Hebrews then goes on to make seven affirmations about the Son – Jesus Christ. And those seven affirmations, considered together, present one of the clearest affirmations of the deity of Christ that appears in the Bible. The affirmations are as follows:
1. Jesus is “the heir of all things” (vs. 2). That is, he is the predicted, anticipated messianic Son.
2. Jesus is the creator of the “worlds” (not just this planet, and not just the solar system, but the entire universe); as the Word, Jesus is the means through which God created the cosmos (vs. 2).
3. Jesus is the radiant “Light” (vs. 2) of God (vs. 2; cf. John 8:12, 9:5).
4. Jesus is the exact representation of God upon the earth (vs. 3), the Greek word used for “exact imprint” being the word for a newly-minted coin taken from its die.
5. Jesus is the one who sustains the world (vs. 3).
6. Jesus is the one who redeems the world from its sin (vs. 3).
7. Jesus is the one who has taken his throne as co-regent at God’s right hand and now rules the world as the representative of God (vs. 3).
This is whom God brought to earth as a little baby lying in a manger in a peasant stable in an obscure province of the Roman Empire, watched over by a teen-age mother, an awe-filled father, shepherds among Israel’s lowest of the low and the cattle of the field. This is the miracle of redemption, of liberation, of transformation for “those whom God favors” and for the society that they would be called to build (Luke 2:1-14).

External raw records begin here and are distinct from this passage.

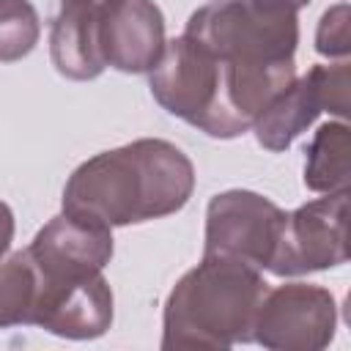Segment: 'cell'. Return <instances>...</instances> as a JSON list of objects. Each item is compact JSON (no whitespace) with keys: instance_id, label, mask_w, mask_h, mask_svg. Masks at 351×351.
Segmentation results:
<instances>
[{"instance_id":"8992f818","label":"cell","mask_w":351,"mask_h":351,"mask_svg":"<svg viewBox=\"0 0 351 351\" xmlns=\"http://www.w3.org/2000/svg\"><path fill=\"white\" fill-rule=\"evenodd\" d=\"M346 211L348 192H329L285 214L269 271L277 277H299L343 266L348 261Z\"/></svg>"},{"instance_id":"ba28073f","label":"cell","mask_w":351,"mask_h":351,"mask_svg":"<svg viewBox=\"0 0 351 351\" xmlns=\"http://www.w3.org/2000/svg\"><path fill=\"white\" fill-rule=\"evenodd\" d=\"M337 326L335 296L310 282H285L266 291L252 340L271 351H321L332 343Z\"/></svg>"},{"instance_id":"6da1fadb","label":"cell","mask_w":351,"mask_h":351,"mask_svg":"<svg viewBox=\"0 0 351 351\" xmlns=\"http://www.w3.org/2000/svg\"><path fill=\"white\" fill-rule=\"evenodd\" d=\"M195 189L189 156L159 137H143L82 162L66 181L63 211L107 228L176 214Z\"/></svg>"},{"instance_id":"52a82bcc","label":"cell","mask_w":351,"mask_h":351,"mask_svg":"<svg viewBox=\"0 0 351 351\" xmlns=\"http://www.w3.org/2000/svg\"><path fill=\"white\" fill-rule=\"evenodd\" d=\"M337 118L348 115V63L313 66L302 80H293L282 93H277L252 121L258 145L271 154L285 151L321 112Z\"/></svg>"},{"instance_id":"5bb4252c","label":"cell","mask_w":351,"mask_h":351,"mask_svg":"<svg viewBox=\"0 0 351 351\" xmlns=\"http://www.w3.org/2000/svg\"><path fill=\"white\" fill-rule=\"evenodd\" d=\"M36 304V266L27 247L0 261V329L33 321Z\"/></svg>"},{"instance_id":"9c48e42d","label":"cell","mask_w":351,"mask_h":351,"mask_svg":"<svg viewBox=\"0 0 351 351\" xmlns=\"http://www.w3.org/2000/svg\"><path fill=\"white\" fill-rule=\"evenodd\" d=\"M30 324L69 340L101 337L112 324V291L101 271L88 277H47L36 266V304Z\"/></svg>"},{"instance_id":"7c38bea8","label":"cell","mask_w":351,"mask_h":351,"mask_svg":"<svg viewBox=\"0 0 351 351\" xmlns=\"http://www.w3.org/2000/svg\"><path fill=\"white\" fill-rule=\"evenodd\" d=\"M49 55L66 80H93L107 69L99 49V3L63 0L52 22Z\"/></svg>"},{"instance_id":"9a60e30c","label":"cell","mask_w":351,"mask_h":351,"mask_svg":"<svg viewBox=\"0 0 351 351\" xmlns=\"http://www.w3.org/2000/svg\"><path fill=\"white\" fill-rule=\"evenodd\" d=\"M41 22L30 0H0V63L22 60L33 52Z\"/></svg>"},{"instance_id":"e0dca14e","label":"cell","mask_w":351,"mask_h":351,"mask_svg":"<svg viewBox=\"0 0 351 351\" xmlns=\"http://www.w3.org/2000/svg\"><path fill=\"white\" fill-rule=\"evenodd\" d=\"M11 239H14V214H11V208L0 200V261H3V255H5V250H8V244H11Z\"/></svg>"},{"instance_id":"2e32d148","label":"cell","mask_w":351,"mask_h":351,"mask_svg":"<svg viewBox=\"0 0 351 351\" xmlns=\"http://www.w3.org/2000/svg\"><path fill=\"white\" fill-rule=\"evenodd\" d=\"M351 8L348 3H337L329 11H324L318 30H315V49L326 58H340L346 60L351 52Z\"/></svg>"},{"instance_id":"5b68a950","label":"cell","mask_w":351,"mask_h":351,"mask_svg":"<svg viewBox=\"0 0 351 351\" xmlns=\"http://www.w3.org/2000/svg\"><path fill=\"white\" fill-rule=\"evenodd\" d=\"M285 211L250 189H228L211 197L206 208V250L252 269H269Z\"/></svg>"},{"instance_id":"ac0fdd59","label":"cell","mask_w":351,"mask_h":351,"mask_svg":"<svg viewBox=\"0 0 351 351\" xmlns=\"http://www.w3.org/2000/svg\"><path fill=\"white\" fill-rule=\"evenodd\" d=\"M291 3H293V5H296V8H302V5H307V3H310V0H291Z\"/></svg>"},{"instance_id":"8fae6325","label":"cell","mask_w":351,"mask_h":351,"mask_svg":"<svg viewBox=\"0 0 351 351\" xmlns=\"http://www.w3.org/2000/svg\"><path fill=\"white\" fill-rule=\"evenodd\" d=\"M27 252L47 277L99 274L112 258V230L96 219L63 211L36 233Z\"/></svg>"},{"instance_id":"30bf717a","label":"cell","mask_w":351,"mask_h":351,"mask_svg":"<svg viewBox=\"0 0 351 351\" xmlns=\"http://www.w3.org/2000/svg\"><path fill=\"white\" fill-rule=\"evenodd\" d=\"M99 49L104 66L126 74L151 71L165 49V16L154 0H101Z\"/></svg>"},{"instance_id":"4fadbf2b","label":"cell","mask_w":351,"mask_h":351,"mask_svg":"<svg viewBox=\"0 0 351 351\" xmlns=\"http://www.w3.org/2000/svg\"><path fill=\"white\" fill-rule=\"evenodd\" d=\"M304 159V186L313 192H348L351 134L346 123H324L313 134Z\"/></svg>"},{"instance_id":"277c9868","label":"cell","mask_w":351,"mask_h":351,"mask_svg":"<svg viewBox=\"0 0 351 351\" xmlns=\"http://www.w3.org/2000/svg\"><path fill=\"white\" fill-rule=\"evenodd\" d=\"M184 33L233 66L291 63L299 8L291 0H211L192 11Z\"/></svg>"},{"instance_id":"3957f363","label":"cell","mask_w":351,"mask_h":351,"mask_svg":"<svg viewBox=\"0 0 351 351\" xmlns=\"http://www.w3.org/2000/svg\"><path fill=\"white\" fill-rule=\"evenodd\" d=\"M148 88L170 115L208 137L230 140L250 129L233 107L230 66L186 33L165 41L156 66L148 71Z\"/></svg>"},{"instance_id":"7a4b0ae2","label":"cell","mask_w":351,"mask_h":351,"mask_svg":"<svg viewBox=\"0 0 351 351\" xmlns=\"http://www.w3.org/2000/svg\"><path fill=\"white\" fill-rule=\"evenodd\" d=\"M266 291L261 269L203 255L165 302L162 348H230L252 343L255 315Z\"/></svg>"},{"instance_id":"d6986e66","label":"cell","mask_w":351,"mask_h":351,"mask_svg":"<svg viewBox=\"0 0 351 351\" xmlns=\"http://www.w3.org/2000/svg\"><path fill=\"white\" fill-rule=\"evenodd\" d=\"M93 3H101V0H93Z\"/></svg>"}]
</instances>
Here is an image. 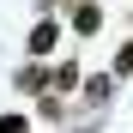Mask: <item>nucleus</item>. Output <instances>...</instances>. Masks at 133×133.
<instances>
[{
  "instance_id": "1",
  "label": "nucleus",
  "mask_w": 133,
  "mask_h": 133,
  "mask_svg": "<svg viewBox=\"0 0 133 133\" xmlns=\"http://www.w3.org/2000/svg\"><path fill=\"white\" fill-rule=\"evenodd\" d=\"M55 42H61V24H55V18H42V24L30 30V55H55Z\"/></svg>"
},
{
  "instance_id": "2",
  "label": "nucleus",
  "mask_w": 133,
  "mask_h": 133,
  "mask_svg": "<svg viewBox=\"0 0 133 133\" xmlns=\"http://www.w3.org/2000/svg\"><path fill=\"white\" fill-rule=\"evenodd\" d=\"M97 24H103V12L91 6V0H79V12H73V30H85V36H91Z\"/></svg>"
},
{
  "instance_id": "3",
  "label": "nucleus",
  "mask_w": 133,
  "mask_h": 133,
  "mask_svg": "<svg viewBox=\"0 0 133 133\" xmlns=\"http://www.w3.org/2000/svg\"><path fill=\"white\" fill-rule=\"evenodd\" d=\"M79 85V66H55V91H73Z\"/></svg>"
},
{
  "instance_id": "4",
  "label": "nucleus",
  "mask_w": 133,
  "mask_h": 133,
  "mask_svg": "<svg viewBox=\"0 0 133 133\" xmlns=\"http://www.w3.org/2000/svg\"><path fill=\"white\" fill-rule=\"evenodd\" d=\"M0 133H24V115H0Z\"/></svg>"
},
{
  "instance_id": "5",
  "label": "nucleus",
  "mask_w": 133,
  "mask_h": 133,
  "mask_svg": "<svg viewBox=\"0 0 133 133\" xmlns=\"http://www.w3.org/2000/svg\"><path fill=\"white\" fill-rule=\"evenodd\" d=\"M115 73H133V42H127V49L115 55Z\"/></svg>"
},
{
  "instance_id": "6",
  "label": "nucleus",
  "mask_w": 133,
  "mask_h": 133,
  "mask_svg": "<svg viewBox=\"0 0 133 133\" xmlns=\"http://www.w3.org/2000/svg\"><path fill=\"white\" fill-rule=\"evenodd\" d=\"M73 6H79V0H73Z\"/></svg>"
}]
</instances>
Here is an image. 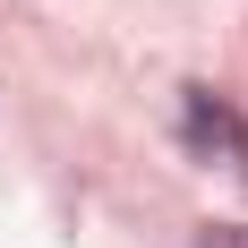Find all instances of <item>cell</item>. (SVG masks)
<instances>
[{
	"label": "cell",
	"mask_w": 248,
	"mask_h": 248,
	"mask_svg": "<svg viewBox=\"0 0 248 248\" xmlns=\"http://www.w3.org/2000/svg\"><path fill=\"white\" fill-rule=\"evenodd\" d=\"M180 137H188V146H197L205 163H231V171L248 163V128L231 120V111H223L214 94H205V86H188V103H180Z\"/></svg>",
	"instance_id": "6da1fadb"
},
{
	"label": "cell",
	"mask_w": 248,
	"mask_h": 248,
	"mask_svg": "<svg viewBox=\"0 0 248 248\" xmlns=\"http://www.w3.org/2000/svg\"><path fill=\"white\" fill-rule=\"evenodd\" d=\"M197 248H248V223H205Z\"/></svg>",
	"instance_id": "7a4b0ae2"
}]
</instances>
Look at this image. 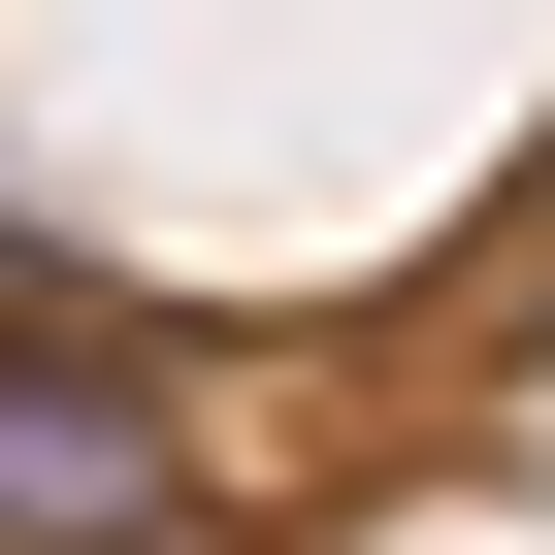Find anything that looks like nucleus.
<instances>
[{"label": "nucleus", "instance_id": "1", "mask_svg": "<svg viewBox=\"0 0 555 555\" xmlns=\"http://www.w3.org/2000/svg\"><path fill=\"white\" fill-rule=\"evenodd\" d=\"M164 490V425L99 392V360H34V327H0V522H131Z\"/></svg>", "mask_w": 555, "mask_h": 555}]
</instances>
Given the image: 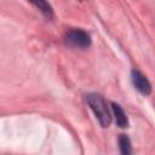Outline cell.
<instances>
[{"label": "cell", "mask_w": 155, "mask_h": 155, "mask_svg": "<svg viewBox=\"0 0 155 155\" xmlns=\"http://www.w3.org/2000/svg\"><path fill=\"white\" fill-rule=\"evenodd\" d=\"M86 101L99 125L102 127H109V125L111 124V115L104 98L98 93H88L86 94Z\"/></svg>", "instance_id": "1"}, {"label": "cell", "mask_w": 155, "mask_h": 155, "mask_svg": "<svg viewBox=\"0 0 155 155\" xmlns=\"http://www.w3.org/2000/svg\"><path fill=\"white\" fill-rule=\"evenodd\" d=\"M64 42L71 47L85 48L91 45V36L87 31L81 29H71L65 33Z\"/></svg>", "instance_id": "2"}, {"label": "cell", "mask_w": 155, "mask_h": 155, "mask_svg": "<svg viewBox=\"0 0 155 155\" xmlns=\"http://www.w3.org/2000/svg\"><path fill=\"white\" fill-rule=\"evenodd\" d=\"M131 79H132V82H133V86L134 88L144 94V96H149L151 93V85L149 82V80L138 70H132L131 73Z\"/></svg>", "instance_id": "3"}, {"label": "cell", "mask_w": 155, "mask_h": 155, "mask_svg": "<svg viewBox=\"0 0 155 155\" xmlns=\"http://www.w3.org/2000/svg\"><path fill=\"white\" fill-rule=\"evenodd\" d=\"M111 109H113V113H114V116H115V122L119 127L121 128H125V127H128V119L124 111V109L117 104V103H111Z\"/></svg>", "instance_id": "4"}, {"label": "cell", "mask_w": 155, "mask_h": 155, "mask_svg": "<svg viewBox=\"0 0 155 155\" xmlns=\"http://www.w3.org/2000/svg\"><path fill=\"white\" fill-rule=\"evenodd\" d=\"M28 1L31 2L38 10H40L41 13L45 17H47V18H51L52 17V13H53L52 7H51V5L46 0H28Z\"/></svg>", "instance_id": "5"}, {"label": "cell", "mask_w": 155, "mask_h": 155, "mask_svg": "<svg viewBox=\"0 0 155 155\" xmlns=\"http://www.w3.org/2000/svg\"><path fill=\"white\" fill-rule=\"evenodd\" d=\"M119 148L121 154L128 155L132 153V147H131V140L126 134H120L119 136Z\"/></svg>", "instance_id": "6"}]
</instances>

“He comes, a Child, from realms on high, He comes the heavens adoring; He comes to earth to live and die, A broken race restoring. Although the King of kings is He, He comes in deep humility; His people to deliver, And reign for us forever” (Joseph Barlowe, “Break Forth, O Beauteous Heavenly Light”, stanza two. The Hymnal for Worship and Celebration [Waco, TX: Word Music, 1986], hymn 129).
(Copyright © 2007 by Partners in Urban Transformation)
[1] In the medieval church, all twelve days of Christmas were celebrated as a single feast, with only work necessary to preserve life being done. The Twelve Days of Christmas are:
Dec. 25 – Christmas Day
26 – St. Stephens’ Day
27 – St. John’s Day
28 – Holy Innocents Day
31 – Watch Night
Jan. 1 – Jesus’ Circumcision
5 – Epiphany Eve
The remaining days would be feast days or, according to the calendar, the First and Second Sundays of Christmas.
[2] F.L. Cross, The Oxford Dictionary of the Christian Church (London: Oxford University Press, 1958), pp. 277-278; George Gibson, The Story of the Christian Year (Nashville, TN: Abingdon Press, 1955), pp. 87-98.
[3] The political and economic liberation is expressed in the phrase, “Yahweh has bared his holy arm before the eyes of all the nations”. To “bare one’s arm” was a poetic way of expressing a righteous conqueror who, in his conquest, was righting the political and economic conditions of repression that the nation had earlier faced (cf. Isa. 51:9-11).